● **Collected data entries**
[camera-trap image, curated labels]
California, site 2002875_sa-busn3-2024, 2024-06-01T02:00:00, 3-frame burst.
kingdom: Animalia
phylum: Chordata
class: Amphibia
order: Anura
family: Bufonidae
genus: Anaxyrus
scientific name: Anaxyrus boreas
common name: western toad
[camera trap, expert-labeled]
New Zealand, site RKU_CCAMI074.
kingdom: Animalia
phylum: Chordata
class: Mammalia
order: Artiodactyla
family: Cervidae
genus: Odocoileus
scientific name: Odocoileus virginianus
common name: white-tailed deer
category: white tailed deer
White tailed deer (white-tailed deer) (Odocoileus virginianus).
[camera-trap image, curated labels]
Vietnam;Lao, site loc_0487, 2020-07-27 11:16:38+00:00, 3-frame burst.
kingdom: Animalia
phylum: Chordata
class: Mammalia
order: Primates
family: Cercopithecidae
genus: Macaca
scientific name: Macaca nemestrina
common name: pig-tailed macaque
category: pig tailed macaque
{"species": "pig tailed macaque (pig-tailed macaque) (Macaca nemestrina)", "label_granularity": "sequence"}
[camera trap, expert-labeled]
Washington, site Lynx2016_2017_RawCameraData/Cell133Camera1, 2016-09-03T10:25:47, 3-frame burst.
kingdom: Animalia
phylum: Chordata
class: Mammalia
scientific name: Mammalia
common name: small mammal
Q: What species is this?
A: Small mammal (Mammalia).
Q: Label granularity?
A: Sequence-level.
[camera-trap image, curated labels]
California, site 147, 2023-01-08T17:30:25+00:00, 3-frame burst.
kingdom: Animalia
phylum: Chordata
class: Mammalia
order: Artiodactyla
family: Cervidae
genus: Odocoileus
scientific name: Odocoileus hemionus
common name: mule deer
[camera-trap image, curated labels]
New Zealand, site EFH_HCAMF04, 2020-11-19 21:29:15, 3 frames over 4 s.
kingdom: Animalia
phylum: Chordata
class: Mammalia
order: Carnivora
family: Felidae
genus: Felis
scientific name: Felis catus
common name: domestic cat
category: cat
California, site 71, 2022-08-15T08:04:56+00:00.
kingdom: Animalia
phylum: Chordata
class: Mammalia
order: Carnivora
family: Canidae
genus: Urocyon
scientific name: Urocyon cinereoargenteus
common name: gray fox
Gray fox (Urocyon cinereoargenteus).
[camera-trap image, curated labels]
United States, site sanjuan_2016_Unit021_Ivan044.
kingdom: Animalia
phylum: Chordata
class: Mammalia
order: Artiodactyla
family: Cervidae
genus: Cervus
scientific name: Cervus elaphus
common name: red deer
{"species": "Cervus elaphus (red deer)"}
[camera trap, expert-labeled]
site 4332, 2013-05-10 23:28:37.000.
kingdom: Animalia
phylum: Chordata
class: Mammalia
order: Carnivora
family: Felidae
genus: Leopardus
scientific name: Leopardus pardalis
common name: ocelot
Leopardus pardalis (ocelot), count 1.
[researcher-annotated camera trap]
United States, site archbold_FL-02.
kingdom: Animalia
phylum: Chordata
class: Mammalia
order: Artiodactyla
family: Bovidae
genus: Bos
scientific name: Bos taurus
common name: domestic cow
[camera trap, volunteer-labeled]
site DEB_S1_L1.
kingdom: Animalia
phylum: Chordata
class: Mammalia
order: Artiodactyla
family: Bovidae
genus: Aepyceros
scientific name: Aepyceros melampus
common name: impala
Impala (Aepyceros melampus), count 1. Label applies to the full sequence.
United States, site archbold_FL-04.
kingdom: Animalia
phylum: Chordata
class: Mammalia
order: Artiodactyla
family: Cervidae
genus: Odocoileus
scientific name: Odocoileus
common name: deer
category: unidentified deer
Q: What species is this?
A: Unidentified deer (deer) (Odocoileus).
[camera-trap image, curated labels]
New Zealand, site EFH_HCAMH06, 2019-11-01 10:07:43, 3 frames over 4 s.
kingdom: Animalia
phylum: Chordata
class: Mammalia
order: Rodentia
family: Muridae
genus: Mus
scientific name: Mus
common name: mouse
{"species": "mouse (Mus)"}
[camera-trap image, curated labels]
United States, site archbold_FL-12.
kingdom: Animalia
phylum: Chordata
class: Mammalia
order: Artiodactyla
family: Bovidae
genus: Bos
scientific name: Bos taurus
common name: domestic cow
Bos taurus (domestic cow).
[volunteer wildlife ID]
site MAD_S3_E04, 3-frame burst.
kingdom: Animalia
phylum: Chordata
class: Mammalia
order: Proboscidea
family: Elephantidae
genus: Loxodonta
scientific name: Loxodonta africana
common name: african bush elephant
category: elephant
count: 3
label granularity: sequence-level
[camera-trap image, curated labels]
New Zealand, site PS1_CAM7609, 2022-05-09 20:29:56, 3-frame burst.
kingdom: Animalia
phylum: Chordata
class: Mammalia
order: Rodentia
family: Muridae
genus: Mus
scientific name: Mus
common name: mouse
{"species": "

● **Task**
Would you please give all of the entries above once more, exactly as they are?

● **The answer**
[camera-trap image, curated labels]
California, site 2002875_sa-busn3-2024, 2024-06-01T02:00:00, 3-frame burst.
kingdom: Animalia
phylum: Chordata
class: Amphibia
order: Anura
family: Bufonidae
genus: Anaxyrus
scientific name: Anaxyrus boreas
common name: western toad
[camera trap, expert-labeled]
New Zealand, site RKU_CCAMI074.
kingdom: Animalia
phylum: Chordata
class: Mammalia
order: Artiodactyla
family: Cervidae
genus: Odocoileus
scientific name: Odocoileus virginianus
common name: white-tailed deer
category: white tailed deer
White tailed deer (white-tailed deer) (Odocoileus virginianus).
[camera-trap image, curated labels]
Vietnam;Lao, site loc_0487, 2020-07-27 11:16:38+00:00, 3-frame burst.
kingdom: Animalia
phylum: Chordata
class: Mammalia
order: Primates
family: Cercopithecidae
genus: Macaca
scientific name: Macaca nemestrina
common name: pig-tailed macaque
category: pig tailed macaque
{"species": "pig tailed macaque (pig-tailed macaque) (Macaca nemestrina)", "label_granularity": "sequence"}
[camera trap, expert-labeled]
Washington, site Lynx2016_2017_RawCameraData/Cell133Camera1, 2016-09-03T10:25:47, 3-frame burst.
kingdom: Animalia
phylum: Chordata
class: Mammalia
scientific name: Mammalia
common name: small mammal
Q: What species is this?
A: Small mammal (Mammalia).
Q: Label granularity?
A: Sequence-level.
[camera-trap image, curated labels]
California, site 147, 2023-01-08T17:30:25+00:00, 3-frame burst.
kingdom: Animalia
phylum: Chordata
class: Mammalia
order: Artiodactyla
family: Cervidae
genus: Odocoileus
scientific name: Odocoileus hemionus
common name: mule deer
[camera-trap image, curated labels]
New Zealand, site EFH_HCAMF04, 2020-11-19 21:29:15, 3 frames over 4 s.
kingdom: Animalia
phylum: Chordata
class: Mammalia
order: Carnivora
family: Felidae
genus: Felis
scientific name: Felis catus
common name: domestic cat
category: cat
California, site 71, 2022-08-15T08:04:56+00:00.
kingdom: Animalia
phylum: Chordata
class: Mammalia
order: Carnivora
family: Canidae
genus: Urocyon
scientific name: Urocyon cinereoargenteus
common name: gray fox
Gray fox (Urocyon cinereoargenteus).
[camera-trap image, curated labels]
United States, site sanjuan_2016_Unit021_Ivan044.
kingdom: Animalia
phylum: Chordata
class: Mammalia
order: Artiodactyla
family: Cervidae
genus: Cervus
scientific name: Cervus elaphus
common name: red deer
{"species": "Cervus elaphus (red deer)"}
[camera trap, expert-labeled]
site 4332, 2013-05-10 23:28:37.000.
kingdom: Animalia
phylum: Chordata
class: Mammalia
order: Carnivora
family: Felidae
genus: Leopardus
scientific name: Leopardus pardalis
common name: ocelot
Leopardus pardalis (ocelot), count 1.
[researcher-annotated camera trap]
United States, site archbold_FL-02.
kingdom: Animalia
phylum: Chordata
class: Mammalia
order: Artiodactyla
family: Bovidae
genus: Bos
scientific name: Bos taurus
common name: domestic cow
[camera trap, volunteer-labeled]
site DEB_S1_L1.
kingdom: Animalia
phylum: Chordata
class: Mammalia
order: Artiodactyla
family: Bovidae
genus: Aepyceros
scientific name: Aepyceros melampus
common name: impala
Impala (Aepyceros melampus), count 1. Label applies to the full sequence.
United States, site archbold_FL-04.
kingdom: Animalia
phylum: Chordata
class: Mammalia
order: Artiodactyla
family: Cervidae
genus: Odocoileus
scientific name: Odocoileus
common name: deer
category: unidentified deer
Q: What species is this?
A: Unidentified deer (deer) (Odocoileus).
[camera-trap image, curated labels]
New Zealand, site EFH_HCAMH06, 2019-11-01 10:07:43, 3 frames over 4 s.
kingdom: Animalia
phylum: Chordata
class: Mammalia
order: Rodentia
family: Muridae
genus: Mus
scientific name: Mus
common name: mouse
{"species": "mouse (Mus)"}
[camera-trap image, curated labels]
United States, site archbold_FL-12.
kingdom: Animalia
phylum: Chordata
class: Mammalia
order: Artiodactyla
family: Bovidae
genus: Bos
scientific name: Bos taurus
common name: domestic cow
Bos taurus (domestic cow).
[volunteer wildlife ID]
site MAD_S3_E04, 3-frame burst.
kingdom: Animalia
phylum: Chordata
class: Mammalia
order: Proboscidea
family: Elephantidae
genus: Loxodonta
scientific name: Loxodonta africana
common name: african bush elephant
category: elephant
count: 3
label granularity: sequence-level
[camera-trap image, curated labels]
New Zealand, site PS1_CAM7609, 2022-05-09 20:29:56, 3-frame burst.
kingdom: Animalia
phylum: Chordata
class: Mammalia
order: Rodentia
family: Muridae
genus: Mus
scientific name: Mus
common name: mouse
{"species": "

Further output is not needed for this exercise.